Pet Insurance is a pretty hot topic these days. There are a lot of strong opinions for and against it, but how do you decide if it is right for you and your pet? Visits to the vet can really get expensive fast. With the developments in pet care, veterinary care is expanding, and becoming increasingly costly. Let’s look at how we made the decision about health insurance at our house.
Is pet insurance right for me?
What is your relationship with your pet?
Many vet clinics ask pet parents the first time they visit if their pet is a family member or just a pet. Your answer to this question will help you decide about insurance. Typically, if you answer, “just a pet”, it means you are not interested in going in over the top to treat the pet should the need arise. If you are just getting basic care for your furry friend, insurance may not be something you need. On the other paw, if your pet is a family member, and you would go to great lengths to care for any health issues that may occur, insurance might be a good idea. My mom would probably sell the house if needed to get us the care we need. For this reason, we have insurance. We need a home to come back to if we are sick or injured.
How much can you afford to spend on pet care?
Basic check ups and medications can be hundreds of dollars per pet, per year. Most people who have a pet accept, and are prepared for these expenses, but what do you do if your pet becomes seriously ill or injured, and needs expensive, sometimes extended care? Can you afford ten, twenty, thirty, or more thousand dollars at a moments notice? Would you want to be able to provide care for your pet where cost is not a factor, or would you prefer to let your pet go? These are tough questions pet parents need to ask themselves when deciding if pet health insurance is right for them.
How do you choose an insurance company?
The pet health insurance industry is growing like crazy right now, and plans are changing at a rapid rate. Check with people you know who have insurance for their pets to see what they recommend. The internet is also a great tool. There are many websites listing the various companies that offer pet insurance. Many of them offer plan comparisons.
Which plan and coverage do I need?
Each insurance company has their own plans. Plans vary from basic care, to illness and injury, to injury only. Make sure you find out if there is a cap on the amount the company will pay for a pet per year, or in a lifetime. Are preexisting conditions covered? Is coverage limited or is it not covered for certain breed specific ailments? What is the deductible? What percentage of expenses are covered after the deductible is met? With most plans, the best way to insure you get the most coverage is to start your pet when they are young. Some companies will not enroll pets over a certain age.
What is our plan?
Back in 2008, I had a lump, which turned out to be benign. When this happened, Mom realized how expensive my health care could get quickly, and she decided to find health insurance for me and Katie. We didn’t know much about pet insurance plans at the time, and insurance wasn’t as user friendly as it is now. At the time, we enrolled in what we thought was the best policy, but found out later, many things were excluded, or had reimbursement caps.

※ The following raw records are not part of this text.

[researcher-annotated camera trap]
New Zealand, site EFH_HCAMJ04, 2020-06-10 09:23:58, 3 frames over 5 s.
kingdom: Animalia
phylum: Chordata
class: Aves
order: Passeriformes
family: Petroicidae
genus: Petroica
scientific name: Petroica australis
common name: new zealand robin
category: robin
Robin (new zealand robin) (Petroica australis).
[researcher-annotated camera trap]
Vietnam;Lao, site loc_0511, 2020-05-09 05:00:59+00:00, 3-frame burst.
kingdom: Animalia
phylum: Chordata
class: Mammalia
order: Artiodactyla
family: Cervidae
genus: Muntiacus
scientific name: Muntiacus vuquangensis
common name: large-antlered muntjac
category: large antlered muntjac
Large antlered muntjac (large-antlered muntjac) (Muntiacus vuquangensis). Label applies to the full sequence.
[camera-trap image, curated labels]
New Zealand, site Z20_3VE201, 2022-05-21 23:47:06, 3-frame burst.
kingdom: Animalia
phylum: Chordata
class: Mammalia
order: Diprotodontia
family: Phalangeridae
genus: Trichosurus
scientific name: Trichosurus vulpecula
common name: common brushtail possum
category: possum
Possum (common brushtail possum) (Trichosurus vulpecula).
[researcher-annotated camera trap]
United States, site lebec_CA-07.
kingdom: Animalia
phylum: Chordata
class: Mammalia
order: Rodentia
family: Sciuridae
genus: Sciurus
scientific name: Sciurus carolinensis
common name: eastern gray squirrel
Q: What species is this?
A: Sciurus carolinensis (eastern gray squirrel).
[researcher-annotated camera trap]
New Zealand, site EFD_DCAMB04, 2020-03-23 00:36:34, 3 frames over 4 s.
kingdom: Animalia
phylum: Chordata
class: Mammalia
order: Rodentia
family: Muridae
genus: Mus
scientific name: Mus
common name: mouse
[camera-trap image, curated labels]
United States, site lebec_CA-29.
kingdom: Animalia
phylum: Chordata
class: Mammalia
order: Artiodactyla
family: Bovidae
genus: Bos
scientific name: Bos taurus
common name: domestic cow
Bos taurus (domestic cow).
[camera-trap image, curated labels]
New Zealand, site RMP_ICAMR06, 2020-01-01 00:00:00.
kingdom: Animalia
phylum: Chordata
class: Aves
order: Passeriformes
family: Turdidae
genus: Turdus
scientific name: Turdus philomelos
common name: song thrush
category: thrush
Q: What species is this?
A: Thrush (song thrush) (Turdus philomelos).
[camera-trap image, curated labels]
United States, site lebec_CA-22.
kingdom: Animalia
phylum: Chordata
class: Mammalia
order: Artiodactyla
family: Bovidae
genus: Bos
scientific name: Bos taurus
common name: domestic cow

When Katie was diagnosed with a heart tumor, we cancelled her policy as heart tumors were not covered. So far, my insurance has been quite good. Much of my dental care last fall, and my lip fold surgery several years ago were mostly covered. Bailie has a newer policy which has also covered some of her more serious illnesses, and conditions the past couple years. Madison has the best policy, covering basic care, medications, accidents, and illnesses. With her policy, Mom meets the deductible, and everything else is covered 90% with no yearly or lifetime limit. Just an exam, and some heartworm medication covers the deductible, so it really is a great plan.
My GBGV Life isn’t going to say pet insurance is a must. We will only say, pet parents need to consider it when they adopt a new furry family member. Make sure you are prepared in the event something bad happens. Many people say to put the monthly premiums into a savings account instead of insurance, but even if you put away $1000 a year, it may not be enough should your dog have an accident, or develop a serious disease. Insurance isn’t made to be a money making investment. Insurance provides peace of mind, and one hopes to never need it. Think about your car, home, or health insurance. In most cases, you pay in a whole bunch of money, and never need the coverage. The decision for or against pet insurance is yours, but make it wisely.
This post is the opinion of My GBGV Life in the hope of helping pet parents decide if pet insurance is right for them or not. My GBGV Life does not work with a pet insurance company. Pet parents need to do their own research before making any decisions on pet health care insurance.